**Ziel 1:**
Erkläre anhand des Textauszugs zur Grundrechtsbindung des Parlaments, weshalb der Verfassungsgerichtshof NRW die Zurückweisung des Gesetzentwurfs der AfD-Landtagsfraktion für verfassungskonform hielt.
**Ziel 2:**
Setze bitte den Textauszug zur Grundrechtsbindung des Parlaments nach seinem letzten Satz fort.

**Ausgewählter Textauszug:**
++++++++++
Was aber, wenn es gar nicht um die Kommunikation im Bundestag, sondern um die Kommunikation des Bundestages geht? Wenn es also gar nicht um die Mandatstätigkeit der Abgeordneten, sondern um die Informationstätigkeit des Verfassungsorgans geht? Dann ist das Parlament als Verfassungsorgan selbstverständlich gem. Art. 20 Abs. 3 GG an die Verfassung und insbesondere gem. Art. 1 Abs. 3 GG an die Grundrechte gebunden. Diese Verfassungsbindung wird in der Praxis selten auf den Prüfstand gestellt. Die aktuellen Entwicklungen des Parlamentarismus in Deutschland machen es aber gerade nötig, sich mit den dahinterstehenden verfassungsrechtlichen Fragen einmal näher auseinanderzusetzen.
Parteipolitische Kriegserklärung durch ein Verfassungsorgan?
Ein erstes Beispiel für einen solchen Konflikt und dessen verfassungsrechtliche Lösung liefert eine Entscheidung des Verfassungsgerichtshofs NRW vom Frühjahr 2022. Gegenstand dieser Entscheidung war ein Organstreitverfahren der AfD-Landtagsfraktion gegen den Landtagspräsidenten. Dieser hatte nämlich einen Gesetzentwurf der Fraktion zurückgewiesen und nicht zur parlamentarischen Beratung zugelassen, weil die namentliche Nennung einer Journalistin deren Persönlichkeitsrechte verletze. Grundlage dafür war § 71 der Geschäftsordnung des Landtags. Danach soll die Präsidentin bzw. der Präsident parlamentarische Vorlagen zurückweisen, wenn sie gegen die parlamentarische Ordnung verstoßen, durch ihren Inhalt den Tatbestand einer strafbaren Handlung erfüllen, Gegenstände behandeln, die nicht zur Zuständigkeit des Landtags gehören, oder ein Eingreifen in die richterliche Unabhängigkeit bedeuten. So schwierig und problematisch der Begriff der parlamentarischen Ordnung auch sein mag, im vorliegenden Fall konnte der Verfassungsgerichtshof ihn für eine wichtige Klarstellung nutzen: „Zur Wahrung der parlamentarischen Ordnung gehört grundsätzlich auch die Gewährleistung der Grundrechtsbindung des Landtags und seiner Untergliederungen gemäß Art. 4 Abs. 1 LV i. V. m. Art. 1 Abs. 3 GG. Die parlamentarische Behandlung eines beim Landtagspräsidenten eingereichten Beratungsgegenstands hat als Ausübung öffentlicher Gewalt hinsichtlich der äußeren Form die grundrechtlich geschützten Positionen privater Dritter zu beachten.“ Aus diesem Grund hielt es die Zurückweisung des Antrags und damit auch die fehlende Veröffentlichung als Drucksache wegen der sonst entstehenden Verletzung des allgemeinen Persönlichkeitsrechts für verfassungskonform.
++++++++++
**Datenübersicht:**
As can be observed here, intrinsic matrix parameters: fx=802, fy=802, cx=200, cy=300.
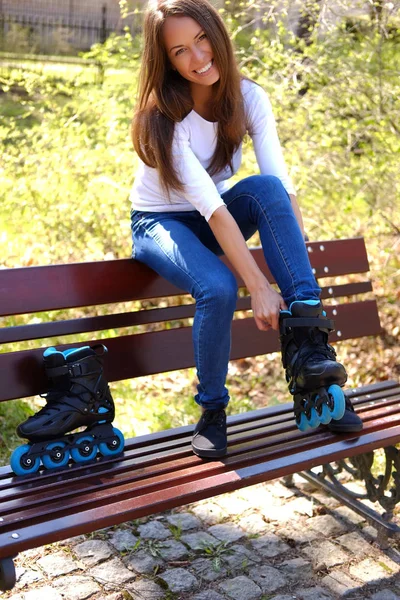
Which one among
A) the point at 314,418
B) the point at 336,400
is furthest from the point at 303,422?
++++++++++
**Richtige Antwort 1:**
Nach Ansicht des Gerichts gehört zur Wahrung der parlamentarischen Ordnung auch, dass der Landtag an die Grundrechte gebunden ist. Die parlamentarische Behandlung einer Vorlage ist Ausübung öffentlicher Gewalt und muss daher in ihrer äußeren Form die grundrechtlich geschützten Positionen privater Dritter beachten. Da die namentliche Nennung der Journalistin deren allgemeines Persönlichkeitsrecht verletzt hätte, durfte der Antrag zurückgewiesen und nicht als Drucksache veröffentlicht werden.

**Richtige Antwort 2:**
In der Geschäftsordnung des Bundestages fehlt eine entsprechende Norm. Dies bedeutet jedoch nicht, dass nicht entsprechende Pflichten unmittelbar aus der Verfassung selbst folgen könnten. Denn auch bei der Veröffentlichung von Drucksachen ist die Bundestagspräsidentin an die Verfassung und insbesondere an die Grundrechte gebunden. Es gibt keinen Grund, warum die ausgefeilte Rechtsprechung zum staatlichen Informationshandeln nicht auch für sie gelten sollte.
Legt man aber nun diese verfassungsrechtlichen Maßstäbe an, offenbaren sich in jüngster Zeit deutliche verfassungsrechtliche Problemfälle im Bundestag. Der erste Fall betrifft dabei den Entschließungsantrag zur Migration, der am 28. Januar 2025 mit Stimmen von CDU/CSU, AfD und FDP beschlossen wurde. Bei aller Empörung über das Verfahren ging dabei ein Detail unter, das für das hier besprochene Thema von Relevanz ist. In dem Antrag heißt es nämlich:
„Die AfD nutzt Probleme, Sorgen und Ängste, die durch die massenhafte illegale Migration entstanden sind, um Fremdenfeindlichkeit zu schüren und Verschwörungstheorien in Umlauf zu bringen. Sie will, dass Deutschland aus EU und Euro austritt und sich stattdessen Putins Eurasischer Wirtschaftsunion zuwendet. All das gefährdet Deutschlands Stabilität, Sicherheit und Wohlstand. Deshalb ist diese Partei kein Partner, sondern unser politischer Gegner.“
Der Bundestag hat also tatsächlich beschlossen, dass die AfD „unser“ politischer Gegner, d.h. der politische Gegner des Bundestages als Verfassungsorgan, ist. Es ist offensichtlich, dass eine solche parteipolitische Kriegserklärung eines Verfassungsorgans die Chancengleichheit der Partei aus Art. 21 Abs. 1 GG verletzt (und zwar unabhängig davon, dass die Abgeordneten der AfD diesem Antrag zugestimmt haben).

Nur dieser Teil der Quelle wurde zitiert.